A technical overhaul is possible, since the actual class of the vertex descriptor is not specified, only its properties (https://www.boost.org/doc/libs/latest/libs/graph/doc/Graph.html): Default Constructible, Assignable, Equality Comparable. So in principle there stands nothing against replacing the simple index/iterator which is currently used with a more complex class.

One possible implementation might be:

  • vertex descriptors of subgraphs are a map:
  • the key is the pointer to a given subgraph object, the value is the internal vertex descriptor into that subgraph (i.e., vector index, list/set iterator) itself.
  • creating a new subgraph means adding an entry into each vertex descriptors map
  • a vertex is part of a given subgraph if and only if that subgraphs address is inside the map.

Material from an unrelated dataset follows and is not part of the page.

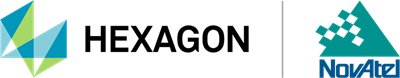 Hexagon | NovAtel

However, this has ramifications for runtime and memory consumption and is a much too large project for such a simple change.

reuther-genisys avatar Aug 14 '25 10:08 reuther-genisys

Yeah the map doesn't sound efficient at all. The local vs global state, which is effectively known at compile time just needs to be encoded in the type system.

jeremy-murphy avatar Aug 15 '25 23:08 jeremy-murphy

I had a quick look at the code, and it's the current implementation could be cleaned up in a few ways related to this. Basically adding a bool template parameter to the class and specializing the class implementation on it would lead to less run-time work at the cost of, of course, more compile-time work. is_root would become a constant expression and where it is currently used as run-time logic would instead be used to specialize each class implementation. (These are notes to myself or whomever takes on the task.)